Does there exist a general formula for comparing two prime numbers powers . Ex. $$ max(2^{2002},3^{1335} )$$ or $$ max(2^{2004} ,3^{1202} ) $$ NOTE: Im a twelfth grader and i accidentally stumbled across these problems.I am curious for an universal method or ,at least , for their solution.

Answer 1

I'll explain a general method (will not work for all problems but for your problems is enough ) . This is essentially equivalent with the logarithm method in some way .

First find some $x$ and $y$ such that $3^x >2^y$ . Use fairly big values and not something like $3^2>2^3$ . For example $3^7=2187>2048=2^{11}$ would suffice .

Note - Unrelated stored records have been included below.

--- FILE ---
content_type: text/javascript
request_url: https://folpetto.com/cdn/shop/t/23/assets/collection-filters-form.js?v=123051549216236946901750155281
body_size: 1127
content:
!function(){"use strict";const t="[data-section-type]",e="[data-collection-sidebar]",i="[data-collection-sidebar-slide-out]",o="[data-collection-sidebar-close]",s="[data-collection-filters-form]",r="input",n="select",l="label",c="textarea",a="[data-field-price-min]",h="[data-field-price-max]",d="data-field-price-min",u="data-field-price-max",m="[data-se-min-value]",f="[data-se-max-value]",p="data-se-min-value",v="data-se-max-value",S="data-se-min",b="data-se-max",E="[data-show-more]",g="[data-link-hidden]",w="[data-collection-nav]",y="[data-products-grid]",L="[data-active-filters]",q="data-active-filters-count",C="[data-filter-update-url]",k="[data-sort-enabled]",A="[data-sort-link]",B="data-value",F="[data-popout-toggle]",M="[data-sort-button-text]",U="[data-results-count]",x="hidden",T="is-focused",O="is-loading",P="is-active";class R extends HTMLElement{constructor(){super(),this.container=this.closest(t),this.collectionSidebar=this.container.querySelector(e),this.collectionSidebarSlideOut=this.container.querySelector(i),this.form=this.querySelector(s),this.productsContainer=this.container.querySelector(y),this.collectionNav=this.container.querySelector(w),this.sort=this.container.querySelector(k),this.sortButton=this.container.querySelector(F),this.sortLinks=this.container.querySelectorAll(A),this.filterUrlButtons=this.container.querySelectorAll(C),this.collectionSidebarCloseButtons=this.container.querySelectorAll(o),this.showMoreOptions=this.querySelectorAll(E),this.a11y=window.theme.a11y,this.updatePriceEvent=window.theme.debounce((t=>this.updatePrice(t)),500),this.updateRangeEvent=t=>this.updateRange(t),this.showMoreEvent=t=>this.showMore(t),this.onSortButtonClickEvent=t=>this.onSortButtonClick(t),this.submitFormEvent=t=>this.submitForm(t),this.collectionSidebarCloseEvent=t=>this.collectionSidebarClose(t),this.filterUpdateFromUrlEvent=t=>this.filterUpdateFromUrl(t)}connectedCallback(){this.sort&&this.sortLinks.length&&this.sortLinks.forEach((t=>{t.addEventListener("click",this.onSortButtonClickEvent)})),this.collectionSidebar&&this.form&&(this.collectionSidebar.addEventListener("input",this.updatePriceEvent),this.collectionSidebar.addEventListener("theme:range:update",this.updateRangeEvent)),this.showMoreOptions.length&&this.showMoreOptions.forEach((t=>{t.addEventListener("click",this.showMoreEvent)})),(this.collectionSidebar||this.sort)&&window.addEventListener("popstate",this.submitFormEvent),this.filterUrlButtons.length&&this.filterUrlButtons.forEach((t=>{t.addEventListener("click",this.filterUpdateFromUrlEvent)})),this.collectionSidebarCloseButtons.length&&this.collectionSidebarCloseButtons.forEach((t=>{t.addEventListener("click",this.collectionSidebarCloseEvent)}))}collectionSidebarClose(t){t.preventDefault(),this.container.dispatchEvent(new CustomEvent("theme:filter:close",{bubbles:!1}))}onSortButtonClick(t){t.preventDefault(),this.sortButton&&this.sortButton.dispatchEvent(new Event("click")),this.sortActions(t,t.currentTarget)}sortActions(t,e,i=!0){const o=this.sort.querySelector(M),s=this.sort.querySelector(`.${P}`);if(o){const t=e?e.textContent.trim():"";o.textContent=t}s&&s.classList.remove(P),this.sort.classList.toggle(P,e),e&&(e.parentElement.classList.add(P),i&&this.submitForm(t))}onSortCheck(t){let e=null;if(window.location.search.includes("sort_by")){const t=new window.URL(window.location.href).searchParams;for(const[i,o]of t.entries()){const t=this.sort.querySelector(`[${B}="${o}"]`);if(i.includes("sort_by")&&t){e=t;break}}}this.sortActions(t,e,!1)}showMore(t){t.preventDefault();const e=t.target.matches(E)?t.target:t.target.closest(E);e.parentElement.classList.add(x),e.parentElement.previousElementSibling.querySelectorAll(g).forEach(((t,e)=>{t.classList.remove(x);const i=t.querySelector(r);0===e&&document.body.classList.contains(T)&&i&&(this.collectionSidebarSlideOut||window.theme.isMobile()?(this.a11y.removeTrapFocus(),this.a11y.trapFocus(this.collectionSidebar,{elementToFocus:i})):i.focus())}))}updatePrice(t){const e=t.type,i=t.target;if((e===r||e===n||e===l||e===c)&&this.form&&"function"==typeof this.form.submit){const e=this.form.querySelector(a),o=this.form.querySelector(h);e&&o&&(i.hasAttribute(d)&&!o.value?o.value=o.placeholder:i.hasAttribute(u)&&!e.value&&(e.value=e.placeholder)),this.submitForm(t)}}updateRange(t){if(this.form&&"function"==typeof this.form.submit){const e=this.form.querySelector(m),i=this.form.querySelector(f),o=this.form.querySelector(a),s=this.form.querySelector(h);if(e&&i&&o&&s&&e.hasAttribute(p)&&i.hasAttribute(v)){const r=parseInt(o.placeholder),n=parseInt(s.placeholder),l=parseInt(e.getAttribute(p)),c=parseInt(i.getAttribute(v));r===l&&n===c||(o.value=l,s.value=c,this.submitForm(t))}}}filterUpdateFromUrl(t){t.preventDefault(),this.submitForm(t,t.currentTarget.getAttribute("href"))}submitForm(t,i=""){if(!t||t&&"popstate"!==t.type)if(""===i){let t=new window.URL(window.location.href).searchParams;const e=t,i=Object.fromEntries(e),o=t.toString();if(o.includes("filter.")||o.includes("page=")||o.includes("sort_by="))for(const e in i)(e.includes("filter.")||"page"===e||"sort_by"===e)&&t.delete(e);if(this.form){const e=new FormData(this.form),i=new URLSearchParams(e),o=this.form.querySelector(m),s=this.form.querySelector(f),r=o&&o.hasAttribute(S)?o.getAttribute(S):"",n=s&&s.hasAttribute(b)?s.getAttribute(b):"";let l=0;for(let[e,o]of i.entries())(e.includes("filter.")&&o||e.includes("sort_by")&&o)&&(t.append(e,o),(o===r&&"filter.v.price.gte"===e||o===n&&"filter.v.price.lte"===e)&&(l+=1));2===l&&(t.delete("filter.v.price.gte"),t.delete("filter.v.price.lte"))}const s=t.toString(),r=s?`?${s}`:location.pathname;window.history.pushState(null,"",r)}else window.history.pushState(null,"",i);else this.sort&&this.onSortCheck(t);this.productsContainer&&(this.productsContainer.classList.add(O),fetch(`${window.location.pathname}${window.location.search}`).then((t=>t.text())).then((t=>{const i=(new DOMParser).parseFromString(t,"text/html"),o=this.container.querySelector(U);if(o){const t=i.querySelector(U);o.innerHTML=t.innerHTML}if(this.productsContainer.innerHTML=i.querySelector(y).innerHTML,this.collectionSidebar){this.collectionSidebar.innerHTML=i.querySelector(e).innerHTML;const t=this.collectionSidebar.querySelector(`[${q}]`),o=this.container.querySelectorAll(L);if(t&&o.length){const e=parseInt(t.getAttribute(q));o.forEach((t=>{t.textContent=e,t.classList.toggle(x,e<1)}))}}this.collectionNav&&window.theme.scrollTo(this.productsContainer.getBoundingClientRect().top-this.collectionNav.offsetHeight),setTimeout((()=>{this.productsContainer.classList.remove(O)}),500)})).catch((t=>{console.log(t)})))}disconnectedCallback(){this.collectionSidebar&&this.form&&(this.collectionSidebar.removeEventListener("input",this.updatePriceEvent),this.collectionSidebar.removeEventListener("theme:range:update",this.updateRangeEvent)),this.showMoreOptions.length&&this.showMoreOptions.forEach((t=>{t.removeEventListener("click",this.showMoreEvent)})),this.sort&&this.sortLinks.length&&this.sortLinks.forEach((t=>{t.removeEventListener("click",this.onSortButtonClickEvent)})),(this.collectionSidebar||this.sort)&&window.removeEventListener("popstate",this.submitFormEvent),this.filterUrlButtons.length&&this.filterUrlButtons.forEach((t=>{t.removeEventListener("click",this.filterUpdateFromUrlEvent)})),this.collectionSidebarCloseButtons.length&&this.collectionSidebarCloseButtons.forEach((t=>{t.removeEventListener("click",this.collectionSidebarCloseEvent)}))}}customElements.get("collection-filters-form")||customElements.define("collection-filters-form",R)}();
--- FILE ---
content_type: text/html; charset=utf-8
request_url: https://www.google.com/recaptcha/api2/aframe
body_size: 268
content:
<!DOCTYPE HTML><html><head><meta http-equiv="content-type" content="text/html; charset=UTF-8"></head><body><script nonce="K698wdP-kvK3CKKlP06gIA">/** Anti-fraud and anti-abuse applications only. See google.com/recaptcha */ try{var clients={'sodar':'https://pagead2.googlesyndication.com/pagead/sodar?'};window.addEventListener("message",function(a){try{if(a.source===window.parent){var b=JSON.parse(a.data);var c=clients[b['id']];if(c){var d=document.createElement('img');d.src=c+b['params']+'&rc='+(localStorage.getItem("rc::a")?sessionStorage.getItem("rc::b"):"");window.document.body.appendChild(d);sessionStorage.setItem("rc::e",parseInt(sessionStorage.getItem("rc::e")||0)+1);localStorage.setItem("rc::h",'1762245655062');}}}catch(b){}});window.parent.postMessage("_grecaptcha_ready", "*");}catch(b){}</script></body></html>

Now suppose you want to prove something like $3^a>2^b$ .Use our inequality $3^7>2^{11}$ and raise it to the power $\frac{a}{7}$ so :

$$3^a>2^{\frac{11a}{7}}$$

Now with a little wishful thinking we would want that $\frac{11a}{7}\geq b$ and then we would be done :

$$3^a>2^{\frac{11a}{7}}\geq 2^b$$ as wanted .So we want that $\frac{a}{b}\geq \frac{7}{11}$

Note :This is where the similarity with the logarithm method is clearly seen :

Using the logarithm method we would compare $\frac{a}{b}$ with $\frac{\log 2}{\log 3}$ but now we compare it with our approximation for $\frac{\log 2}{\log 3}$ namely $\frac{7}{11}$ .

In this case we're lucky because it can be verified that $\frac{a}{b}=\frac{1335}{2002}>\frac{7}{11}$ (use WolframAlpha if you're lazy :))

Hope you can now solve the other problem . Good luck .